**Problem**
Look through the records below for the line holding "Paolini Picture Quote". Write it out exactly, with each following line through the line holding "Swiss Foundation Type".

**Listed records**

*** Begin section ***

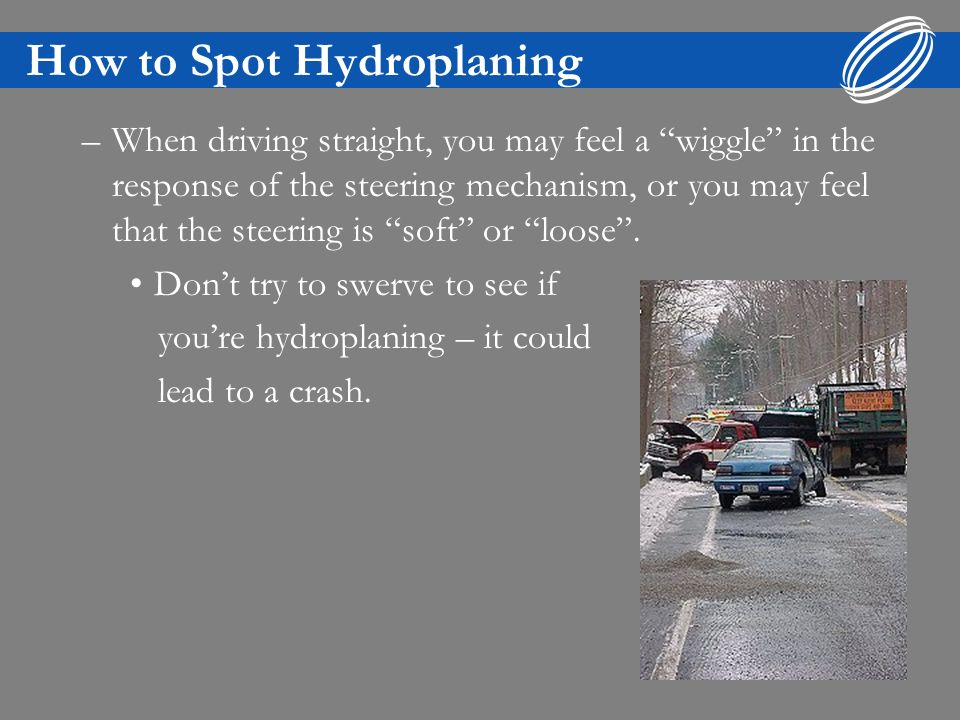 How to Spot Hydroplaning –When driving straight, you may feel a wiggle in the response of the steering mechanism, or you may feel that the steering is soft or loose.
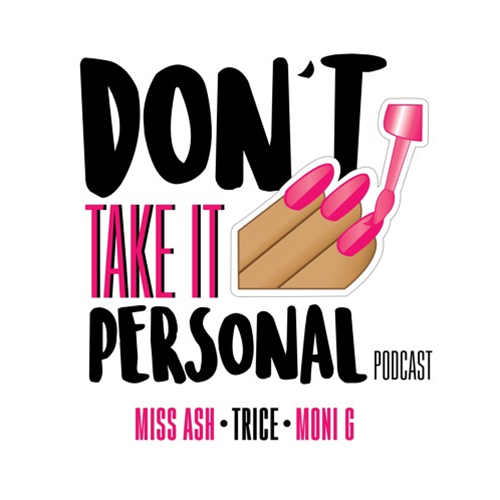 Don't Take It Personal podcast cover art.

*** End section ***
*** Begin section ***

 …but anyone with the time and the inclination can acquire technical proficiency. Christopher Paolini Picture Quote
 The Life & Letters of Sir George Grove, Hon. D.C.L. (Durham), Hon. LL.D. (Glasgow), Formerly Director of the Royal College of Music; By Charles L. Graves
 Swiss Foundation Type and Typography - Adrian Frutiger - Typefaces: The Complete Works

*** End section ***
*** Begin section ***

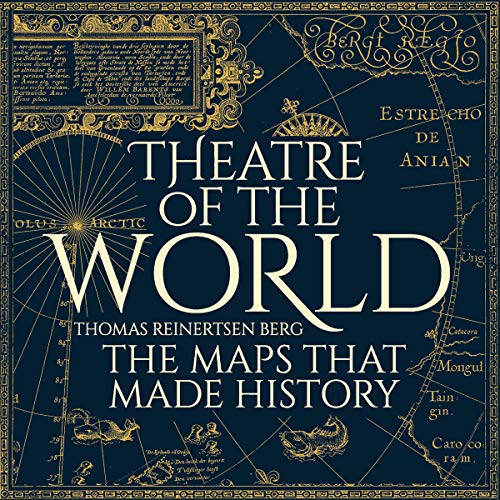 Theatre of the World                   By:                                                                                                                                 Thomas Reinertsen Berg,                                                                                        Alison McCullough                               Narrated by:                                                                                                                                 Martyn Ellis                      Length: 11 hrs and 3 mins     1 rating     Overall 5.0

*** End section ***

**Output below**
 …but anyone with the time and the inclination can acquire technical proficiency. Christopher Paolini Picture Quote
 The Life & Letters of Sir George Grove, Hon. D.C.L. (Durham), Hon. LL.D. (Glasgow), Formerly Director of the Royal College of Music; By Charles L. Graves
 Swiss Foundation Type and Typography - Adrian Frutiger - Typefaces: The Complete Works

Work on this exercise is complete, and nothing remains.